I find that when I “stop” and do almost nothing I feel more relaxed and content. I am more able to draw near to God. When I come into the office, and work my busy week then I get easily upset and my soul seems to be suffocating. Might not be where I should be job wise.
Thanks for helping me figure it out!
Carol Wilson says
Moments before reading your post, I just sent the following to a friend after trying to find an hour to enjoy a coffee.
“Goodness. Life needs to slow down doesn’t it? Maybe the 2nd best part of heaven (1st is being in the presence of our Triune God, of course,), will be lots of time simply ‘smelling heaven’s roses.'”
Thank you for taking the time to write to bless others, Emily.
Mmmmm. Yes!!! Our souls aren’t made for an easy road. . . and breathing and suffocation. This is beautiful and such a wonderful reminder and encouragement! Thank you!

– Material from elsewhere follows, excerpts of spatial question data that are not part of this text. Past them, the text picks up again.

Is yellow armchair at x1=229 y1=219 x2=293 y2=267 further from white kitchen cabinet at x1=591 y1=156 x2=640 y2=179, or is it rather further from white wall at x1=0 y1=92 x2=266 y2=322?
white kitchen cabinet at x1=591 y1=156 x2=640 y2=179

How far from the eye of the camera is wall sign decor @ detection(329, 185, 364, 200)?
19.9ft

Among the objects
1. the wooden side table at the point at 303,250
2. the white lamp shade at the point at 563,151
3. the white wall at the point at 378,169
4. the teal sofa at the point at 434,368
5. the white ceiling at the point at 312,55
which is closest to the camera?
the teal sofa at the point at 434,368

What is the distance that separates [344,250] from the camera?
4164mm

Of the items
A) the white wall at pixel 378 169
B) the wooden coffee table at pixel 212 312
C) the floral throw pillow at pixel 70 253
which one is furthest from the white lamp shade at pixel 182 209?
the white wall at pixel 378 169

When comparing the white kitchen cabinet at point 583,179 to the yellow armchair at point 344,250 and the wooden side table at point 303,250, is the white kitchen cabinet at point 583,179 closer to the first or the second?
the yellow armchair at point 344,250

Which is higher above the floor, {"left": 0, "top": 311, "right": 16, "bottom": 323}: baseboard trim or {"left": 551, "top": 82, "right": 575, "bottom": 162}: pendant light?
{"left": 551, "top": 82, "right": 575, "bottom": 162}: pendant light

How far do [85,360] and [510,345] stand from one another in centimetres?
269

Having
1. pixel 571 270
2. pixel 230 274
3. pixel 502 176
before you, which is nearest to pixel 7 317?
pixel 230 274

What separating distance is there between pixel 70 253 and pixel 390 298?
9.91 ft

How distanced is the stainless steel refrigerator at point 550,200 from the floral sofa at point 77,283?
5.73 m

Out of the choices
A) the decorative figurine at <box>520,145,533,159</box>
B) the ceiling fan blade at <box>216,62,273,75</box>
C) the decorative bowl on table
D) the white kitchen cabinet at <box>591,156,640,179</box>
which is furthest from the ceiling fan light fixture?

Love both books you mentioned…and sad but true, I can relate to those little burnt things you forget in your toaster oven…glad it wasn’t a real fire 🙂 Thanks for your words 🙂
Thank you! This image feels so tangible and applicable to me right now. Thanks for sharing as always!
emily p freeman says
You’re so welcome, Heather. Images help so much, don’t they?
Susan Shipe says
Checking for stray French fries right now. Good post!
I really appreciate how you use metaphor; being a visual person using words to paint pictures helps me immensely. Thank you.
As I have reflected on walking with Jesus into the fog, the smoke to show me it’s source, I am realizing perhaps I have been looking for the source of the smoke in the wrong places. I trust Him to point me in the direction He desires my soul to focus.
The fog seems deep today. Literally we had fog, but my spirit is feeling the fog too. Tomorrow I hope to take some cleaning breathes and find The Light in my foggy life.